• _Problem details_: Format the records as a Markdown table with the columns "Row" and "Record Line", starting at the line that contains "Going from closest" and ending after the line that contains "point (215, 286) <". Give one numbered row per line and omit any blank lines.

• _Data for this task_:

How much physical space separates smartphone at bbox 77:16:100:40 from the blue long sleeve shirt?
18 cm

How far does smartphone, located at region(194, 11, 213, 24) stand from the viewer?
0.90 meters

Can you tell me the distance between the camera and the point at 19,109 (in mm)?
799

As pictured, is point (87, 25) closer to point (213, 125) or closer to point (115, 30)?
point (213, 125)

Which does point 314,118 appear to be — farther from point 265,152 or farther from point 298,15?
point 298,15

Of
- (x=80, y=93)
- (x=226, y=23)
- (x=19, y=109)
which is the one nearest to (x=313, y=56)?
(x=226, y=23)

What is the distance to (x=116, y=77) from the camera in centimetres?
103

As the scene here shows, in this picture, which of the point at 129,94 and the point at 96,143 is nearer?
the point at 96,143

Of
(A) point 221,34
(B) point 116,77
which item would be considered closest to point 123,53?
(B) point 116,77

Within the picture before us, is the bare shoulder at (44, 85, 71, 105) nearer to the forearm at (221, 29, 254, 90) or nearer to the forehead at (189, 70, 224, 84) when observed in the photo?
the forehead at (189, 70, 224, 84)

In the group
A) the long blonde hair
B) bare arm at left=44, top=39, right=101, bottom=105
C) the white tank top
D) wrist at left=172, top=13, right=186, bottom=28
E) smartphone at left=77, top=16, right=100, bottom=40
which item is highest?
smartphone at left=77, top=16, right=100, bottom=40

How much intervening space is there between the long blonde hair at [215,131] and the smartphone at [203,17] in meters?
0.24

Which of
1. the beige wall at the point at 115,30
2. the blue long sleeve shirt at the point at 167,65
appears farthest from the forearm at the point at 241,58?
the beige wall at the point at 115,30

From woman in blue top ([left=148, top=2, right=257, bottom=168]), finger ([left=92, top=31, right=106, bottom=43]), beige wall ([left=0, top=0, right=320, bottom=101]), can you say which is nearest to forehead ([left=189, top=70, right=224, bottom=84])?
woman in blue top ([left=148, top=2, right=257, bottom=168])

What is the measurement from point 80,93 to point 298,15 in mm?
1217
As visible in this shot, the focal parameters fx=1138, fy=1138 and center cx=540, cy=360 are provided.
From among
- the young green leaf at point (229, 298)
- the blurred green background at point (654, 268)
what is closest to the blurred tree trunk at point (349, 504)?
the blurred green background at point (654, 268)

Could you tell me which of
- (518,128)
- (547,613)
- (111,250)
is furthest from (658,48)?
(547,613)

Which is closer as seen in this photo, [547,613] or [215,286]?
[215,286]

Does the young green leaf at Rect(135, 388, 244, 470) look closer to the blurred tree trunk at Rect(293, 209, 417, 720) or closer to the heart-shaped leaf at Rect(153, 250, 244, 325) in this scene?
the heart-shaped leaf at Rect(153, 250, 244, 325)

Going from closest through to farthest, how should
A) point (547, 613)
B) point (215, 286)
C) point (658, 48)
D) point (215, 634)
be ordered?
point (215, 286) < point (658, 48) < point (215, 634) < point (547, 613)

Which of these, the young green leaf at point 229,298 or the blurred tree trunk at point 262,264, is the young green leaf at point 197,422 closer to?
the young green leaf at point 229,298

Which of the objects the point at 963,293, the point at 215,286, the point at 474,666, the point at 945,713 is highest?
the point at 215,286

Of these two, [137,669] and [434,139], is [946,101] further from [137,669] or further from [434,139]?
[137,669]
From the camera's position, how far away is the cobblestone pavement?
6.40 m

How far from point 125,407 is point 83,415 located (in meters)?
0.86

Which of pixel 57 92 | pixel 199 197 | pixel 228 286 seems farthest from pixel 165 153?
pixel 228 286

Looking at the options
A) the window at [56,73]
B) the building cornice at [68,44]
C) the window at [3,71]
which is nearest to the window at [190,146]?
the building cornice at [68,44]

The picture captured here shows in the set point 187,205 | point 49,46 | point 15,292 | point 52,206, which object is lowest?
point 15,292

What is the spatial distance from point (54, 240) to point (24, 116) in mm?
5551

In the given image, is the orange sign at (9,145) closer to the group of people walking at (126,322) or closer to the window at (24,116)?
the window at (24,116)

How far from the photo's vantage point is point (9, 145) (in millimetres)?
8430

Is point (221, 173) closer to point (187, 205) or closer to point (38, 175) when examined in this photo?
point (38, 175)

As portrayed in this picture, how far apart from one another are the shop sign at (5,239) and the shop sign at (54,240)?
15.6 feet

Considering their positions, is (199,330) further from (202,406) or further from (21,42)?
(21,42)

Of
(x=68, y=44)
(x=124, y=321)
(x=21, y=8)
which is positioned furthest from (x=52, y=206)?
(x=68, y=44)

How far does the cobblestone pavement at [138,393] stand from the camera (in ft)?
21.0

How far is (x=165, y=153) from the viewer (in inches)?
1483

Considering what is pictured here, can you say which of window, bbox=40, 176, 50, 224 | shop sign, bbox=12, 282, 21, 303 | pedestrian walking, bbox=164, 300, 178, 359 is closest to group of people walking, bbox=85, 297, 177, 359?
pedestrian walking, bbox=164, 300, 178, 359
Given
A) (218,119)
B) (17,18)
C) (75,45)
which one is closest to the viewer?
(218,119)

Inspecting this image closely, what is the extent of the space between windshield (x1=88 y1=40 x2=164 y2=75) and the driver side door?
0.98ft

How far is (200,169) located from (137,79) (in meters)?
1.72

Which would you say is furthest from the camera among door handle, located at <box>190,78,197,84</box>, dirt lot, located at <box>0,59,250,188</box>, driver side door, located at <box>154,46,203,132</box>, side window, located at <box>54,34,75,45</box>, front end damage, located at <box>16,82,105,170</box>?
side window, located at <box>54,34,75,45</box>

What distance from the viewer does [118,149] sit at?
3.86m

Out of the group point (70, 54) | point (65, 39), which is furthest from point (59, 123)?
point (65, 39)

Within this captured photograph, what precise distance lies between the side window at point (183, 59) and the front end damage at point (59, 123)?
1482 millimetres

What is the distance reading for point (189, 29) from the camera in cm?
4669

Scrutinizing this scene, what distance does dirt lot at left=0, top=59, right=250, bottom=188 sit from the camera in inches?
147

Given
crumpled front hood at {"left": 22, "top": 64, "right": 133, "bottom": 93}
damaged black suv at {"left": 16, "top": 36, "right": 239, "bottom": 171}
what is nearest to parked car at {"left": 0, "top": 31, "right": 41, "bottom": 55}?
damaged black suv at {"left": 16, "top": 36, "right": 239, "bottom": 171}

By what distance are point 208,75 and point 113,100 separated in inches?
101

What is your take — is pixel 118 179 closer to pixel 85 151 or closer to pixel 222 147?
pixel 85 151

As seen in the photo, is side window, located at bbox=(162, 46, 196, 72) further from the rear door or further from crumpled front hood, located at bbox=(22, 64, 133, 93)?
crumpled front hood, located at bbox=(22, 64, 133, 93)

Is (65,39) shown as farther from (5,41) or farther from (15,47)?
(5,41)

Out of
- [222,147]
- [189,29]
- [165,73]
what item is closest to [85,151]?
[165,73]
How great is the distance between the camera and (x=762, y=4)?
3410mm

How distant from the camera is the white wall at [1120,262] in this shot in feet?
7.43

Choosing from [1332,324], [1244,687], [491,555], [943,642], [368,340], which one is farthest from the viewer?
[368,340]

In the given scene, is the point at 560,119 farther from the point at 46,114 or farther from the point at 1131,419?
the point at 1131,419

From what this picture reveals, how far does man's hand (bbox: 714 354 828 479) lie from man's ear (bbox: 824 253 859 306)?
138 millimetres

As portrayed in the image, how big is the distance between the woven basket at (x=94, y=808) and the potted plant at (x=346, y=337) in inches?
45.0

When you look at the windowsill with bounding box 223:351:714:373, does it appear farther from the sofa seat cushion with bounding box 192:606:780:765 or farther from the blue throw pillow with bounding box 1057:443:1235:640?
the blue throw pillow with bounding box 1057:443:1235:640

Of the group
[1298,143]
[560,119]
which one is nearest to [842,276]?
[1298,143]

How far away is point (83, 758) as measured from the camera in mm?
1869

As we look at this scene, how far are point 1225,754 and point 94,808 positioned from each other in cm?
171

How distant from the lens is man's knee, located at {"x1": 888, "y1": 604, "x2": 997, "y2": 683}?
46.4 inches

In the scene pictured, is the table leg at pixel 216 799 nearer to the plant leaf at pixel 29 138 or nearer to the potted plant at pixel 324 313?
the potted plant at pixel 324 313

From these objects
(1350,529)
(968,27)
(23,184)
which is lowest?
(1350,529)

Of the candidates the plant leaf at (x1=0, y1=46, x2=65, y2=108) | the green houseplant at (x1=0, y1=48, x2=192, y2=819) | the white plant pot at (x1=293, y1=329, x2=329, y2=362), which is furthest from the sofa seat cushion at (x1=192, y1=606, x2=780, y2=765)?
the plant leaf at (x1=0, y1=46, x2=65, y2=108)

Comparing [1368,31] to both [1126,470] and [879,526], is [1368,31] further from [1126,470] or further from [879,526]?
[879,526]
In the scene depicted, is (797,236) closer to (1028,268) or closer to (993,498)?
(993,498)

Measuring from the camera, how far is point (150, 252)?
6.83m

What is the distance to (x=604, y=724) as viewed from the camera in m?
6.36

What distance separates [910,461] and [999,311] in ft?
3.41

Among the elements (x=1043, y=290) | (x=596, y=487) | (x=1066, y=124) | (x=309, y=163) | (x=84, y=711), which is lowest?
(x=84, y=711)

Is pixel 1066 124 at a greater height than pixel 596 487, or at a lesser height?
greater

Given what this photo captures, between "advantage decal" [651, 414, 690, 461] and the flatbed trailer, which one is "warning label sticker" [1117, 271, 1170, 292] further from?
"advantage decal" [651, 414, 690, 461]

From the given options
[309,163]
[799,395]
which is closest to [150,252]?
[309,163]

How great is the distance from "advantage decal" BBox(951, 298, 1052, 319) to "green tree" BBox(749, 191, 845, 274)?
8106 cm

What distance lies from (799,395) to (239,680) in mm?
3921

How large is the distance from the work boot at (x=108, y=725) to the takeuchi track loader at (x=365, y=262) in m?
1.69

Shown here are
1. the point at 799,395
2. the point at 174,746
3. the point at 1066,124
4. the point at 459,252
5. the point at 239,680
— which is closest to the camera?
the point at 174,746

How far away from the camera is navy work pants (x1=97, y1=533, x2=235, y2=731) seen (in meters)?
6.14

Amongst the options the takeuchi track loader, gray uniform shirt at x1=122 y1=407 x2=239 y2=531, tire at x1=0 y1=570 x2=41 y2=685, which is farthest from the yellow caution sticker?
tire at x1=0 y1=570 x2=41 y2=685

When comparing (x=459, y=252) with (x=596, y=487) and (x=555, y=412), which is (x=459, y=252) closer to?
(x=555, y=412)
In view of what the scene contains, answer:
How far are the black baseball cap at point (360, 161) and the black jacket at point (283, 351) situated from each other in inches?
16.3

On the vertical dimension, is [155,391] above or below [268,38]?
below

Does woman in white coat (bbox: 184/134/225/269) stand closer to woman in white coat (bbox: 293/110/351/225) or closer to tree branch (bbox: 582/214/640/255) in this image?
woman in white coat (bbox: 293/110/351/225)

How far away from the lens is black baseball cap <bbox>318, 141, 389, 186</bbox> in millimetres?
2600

• _Solution for this problem_:
| Row | Record Line |
|---|---|
| 1 | Going from closest through to farthest, how should |
| 2 | A) point (547, 613) |
| 3 | B) point (215, 286) |
| 4 | C) point (658, 48) |
| 5 | D) point (215, 634) |
| 6 | be ordered? |
| 7 | point (215, 286) < point (658, 48) < point (215, 634) < point (547, 613) |